Her knees weakened. She was certain he could feel her pulse racing. He tugged her gently but insistently toward him.
“If you want me to help you get another guy…” he brought one hand up to touch her cheek, “…I’m going to need a kissing baseline.”
She burned beneath his scrutiny. “I…I don’t need help with kissing.” And wasn’t that the lie of the century?
“How do you know?” He rubbed his thumb gently beneath her cheekbone, the light touch igniting sparks in her blood. “Maybe those dickwads broke up with you because you’re a lousy kisser.”

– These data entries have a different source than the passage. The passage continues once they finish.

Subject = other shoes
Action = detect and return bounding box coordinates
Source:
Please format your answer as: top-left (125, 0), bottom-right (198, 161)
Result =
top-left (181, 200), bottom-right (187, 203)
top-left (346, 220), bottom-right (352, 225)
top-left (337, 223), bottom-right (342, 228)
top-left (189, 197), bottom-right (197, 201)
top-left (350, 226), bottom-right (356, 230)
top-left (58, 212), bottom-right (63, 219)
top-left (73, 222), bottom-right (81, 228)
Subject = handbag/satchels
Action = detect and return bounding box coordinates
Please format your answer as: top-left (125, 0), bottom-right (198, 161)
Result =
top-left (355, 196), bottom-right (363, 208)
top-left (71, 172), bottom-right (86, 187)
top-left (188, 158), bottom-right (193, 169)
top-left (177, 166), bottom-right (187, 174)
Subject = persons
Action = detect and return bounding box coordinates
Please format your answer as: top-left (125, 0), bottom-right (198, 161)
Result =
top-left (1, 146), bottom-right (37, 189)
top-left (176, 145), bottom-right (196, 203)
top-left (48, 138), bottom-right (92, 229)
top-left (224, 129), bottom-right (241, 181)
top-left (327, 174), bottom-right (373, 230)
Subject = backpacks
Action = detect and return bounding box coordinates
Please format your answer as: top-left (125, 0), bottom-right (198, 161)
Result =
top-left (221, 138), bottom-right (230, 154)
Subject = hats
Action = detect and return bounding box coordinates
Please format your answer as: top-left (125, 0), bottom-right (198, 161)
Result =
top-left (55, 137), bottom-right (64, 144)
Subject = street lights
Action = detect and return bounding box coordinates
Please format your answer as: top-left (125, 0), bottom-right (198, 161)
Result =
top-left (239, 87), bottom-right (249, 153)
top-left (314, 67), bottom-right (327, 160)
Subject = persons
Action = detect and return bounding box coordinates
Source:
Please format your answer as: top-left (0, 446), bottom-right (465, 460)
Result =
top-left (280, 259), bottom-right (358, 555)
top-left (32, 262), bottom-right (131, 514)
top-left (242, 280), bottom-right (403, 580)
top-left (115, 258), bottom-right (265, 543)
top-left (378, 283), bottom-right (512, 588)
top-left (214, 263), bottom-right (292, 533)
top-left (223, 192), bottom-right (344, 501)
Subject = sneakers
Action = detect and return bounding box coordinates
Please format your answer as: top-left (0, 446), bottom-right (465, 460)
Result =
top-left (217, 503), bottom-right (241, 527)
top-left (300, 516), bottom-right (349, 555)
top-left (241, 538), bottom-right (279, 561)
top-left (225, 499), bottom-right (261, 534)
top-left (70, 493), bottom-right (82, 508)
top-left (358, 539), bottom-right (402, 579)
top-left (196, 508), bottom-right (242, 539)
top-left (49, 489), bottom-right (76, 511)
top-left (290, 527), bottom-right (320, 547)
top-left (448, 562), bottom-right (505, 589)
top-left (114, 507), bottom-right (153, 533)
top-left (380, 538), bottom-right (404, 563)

An ache nudged at her heart. Could he tell that she’d actually wondered that herself? Further, she hadn’t discounted the possibility that a lackluster performance in bed might have been the reason her boyfriends had hit the road. She’d never had the courage to ask them about her sexual abilities, and they’d either been too polite or too dull themselves to mention it, so Kate had never had any real, honest feedback.